The following case will be used to illustrate how the perspectives and visions of reality might
be integratively applied in an actual clinical situation, reflecting a way in which I now think
about my patients.

The Visions Applied to a Case of Bipolar Disorder With Social Anxiety


and Obsessive-Compulsive Symptoms
When D came to see me he was single, 19 years old, and a college student who had recently spent
2 weeks in a psychiatric hospital after a manic episode. Among other irrational and dangerous
behaviors, he had been driving on a highway at breakneck speed and was apprehended by the
police, and ended up being hospitalized. He had to drop out of a college, which was situated in
a different state, and move home. He subsequently registered in a university closer to home and
where I practice. I have been seeing him for over 20 years, at first once or twice a week, and now,
for the last several years, once every 2 weeks. The therapy has been a mixture of psychodynamic
exploration with supportive and cognitive-behavioral features.
1110 Journal of Clinical Psychology: In Session, November 2015

The tragic vision in D’s therapy. How did I view D’s situation and conduct the therapy
from the angle of the tragic vision? This vision highlights the irreversible features of D’s life. He
is stuck with a mental illness that, while amenable to improvement, usually afflicts the bearer
throughout life, at times with dire consequences. He often comments on how it was bad luck
that he ended up with his disorder, and complains about the fact that it makes life much harder
for him. For example, in the past he has gotten into trouble by acting in a high-handed way,
a not infrequent narcissistic quality accompanying this diagnosis. In his case, the disorder also
comes with a high degree of social anxiety, irritability, and obsessive–compulsive traits such as
a strong compulsion for neatness, structure, and order, and a frequent need to check that he has
not left the stove on or the water running before leaving his house.
From the point of view of process and technique, the tragic view calls for exploration and re-
flection, which are elements of psychoanalytic and humanistic therapies in particular. Therapists
recognize the universal nature of the anxieties and mood swings of the kind that D faces and
respond empathically based on tragic themes in their own lives. In terms of the perspectives on
reality, understanding and treating them requires, in part, an introspective and subjective stance
with a strong internal focus, which has been an important emphasis in my therapy with D.
In terms of outcomes, the tragic vision stresses the limitations brought on by his mental
illness. One can expect occasional exacerbations or even reversals, which D has experienced, and
ongoing struggle with his issues, albeit to a lesser degree. One can’t expect a straight line forward
or a complete cure, nor has there been one.

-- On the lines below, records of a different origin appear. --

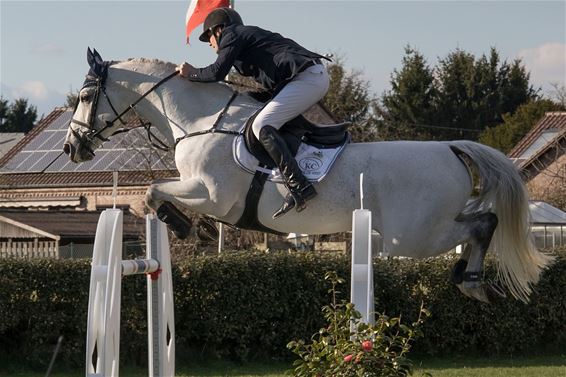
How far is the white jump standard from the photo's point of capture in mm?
5777

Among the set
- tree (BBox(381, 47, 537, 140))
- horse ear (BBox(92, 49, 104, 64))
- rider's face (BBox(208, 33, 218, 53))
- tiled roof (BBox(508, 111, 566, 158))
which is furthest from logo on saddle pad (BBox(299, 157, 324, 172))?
tree (BBox(381, 47, 537, 140))

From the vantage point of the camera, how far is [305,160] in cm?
659

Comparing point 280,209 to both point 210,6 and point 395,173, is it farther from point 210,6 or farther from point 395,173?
point 210,6

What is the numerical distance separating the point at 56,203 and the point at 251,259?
78.7 ft

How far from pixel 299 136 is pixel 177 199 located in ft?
2.88

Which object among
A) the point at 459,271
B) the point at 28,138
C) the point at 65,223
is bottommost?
the point at 459,271

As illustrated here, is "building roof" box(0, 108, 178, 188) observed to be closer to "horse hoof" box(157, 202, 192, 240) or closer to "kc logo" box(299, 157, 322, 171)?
"horse hoof" box(157, 202, 192, 240)

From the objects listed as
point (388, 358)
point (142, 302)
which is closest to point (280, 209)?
point (388, 358)

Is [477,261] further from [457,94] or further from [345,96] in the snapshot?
[457,94]

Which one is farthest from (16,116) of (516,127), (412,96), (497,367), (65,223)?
(497,367)

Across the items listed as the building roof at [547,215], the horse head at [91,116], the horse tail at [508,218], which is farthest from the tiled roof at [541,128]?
the horse head at [91,116]

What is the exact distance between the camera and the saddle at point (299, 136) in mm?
6629

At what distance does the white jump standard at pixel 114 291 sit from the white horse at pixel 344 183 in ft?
0.81

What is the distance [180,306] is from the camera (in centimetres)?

As I have grown older as a therapist, and perhaps
wiser, I have come to accept such limitations in my ability to bring about thoroughgoing change
and transformation in the face of certain kinds of psychiatric disorders. However, keeping in
mind the other visions of reality can give one a more sanguine outlook than that offered by the
tragic vision alone.

The comic vision in D’s therapy. Regarding the content of D’s problems, from a comic
perspective these might be seen as ameliorable through direct action. D’s tendency at work is to
isolate himself from his fellow employees, a manifestation of his social anxiety. At home, due
to his obsessive–compulsive personality and ongoing anxieties, he tends to be overly critical of
his wife for not keeping the house sufficiently tidy despite her having a full-time job and young
children to raise. How can the comic vision help here?
With respect to technique, one can approach D’s problems with a sense of optimism and
can-do. For one thing, his mood can be and has been stabilized by the use of medication. Earlier
on in treatment his main medication was lithium. When that began to affect his kidneys (because
lithium is a salt), his psychiatrist switched him to a combination of Depakote and Lamictal to
stabilize his mood. For his social anxiety, he is also taking a small dose of Buspar and that has
helped as well.
Regarding his tendency to isolate himself at work and be critical of his fellow employees,
we have discussed that it is important for him to be friendlier and view his fellow employees
more sympathetically, if for no other reason than to keep his job. This has been handled through
direct advice and reframing rather than deeper exploration. And, indeed, it has helped him relate
at least somewhat better to others. Regarding his fussiness about the tidiness of his home, he
has come to realize the pressures that his wife is under and how she can’t be expected to keep
the house in immaculate condition. Although this doesn’t remove his obsessive–compulsive
symptoms entirely, it does help him to control them, as do other cognitive-behavioral techniques
I employed. As an aside, one can see the intersection here with assimilative integration.
With respect to outcomes, within the comic vision there is an ability to perform social roles
more adequately. D is now doing so with both fellow employees and his wife. Happy endings
are viewed as the norm within the comic vision insofar as problems are not merely explored and
insight attained but also directly ameliorated through action. This has helped D maintain both
his job and his marriage in a relatively harmonious and satisfactory state. In these ways, the
comic vision is an antidote to the tragic elements in his life.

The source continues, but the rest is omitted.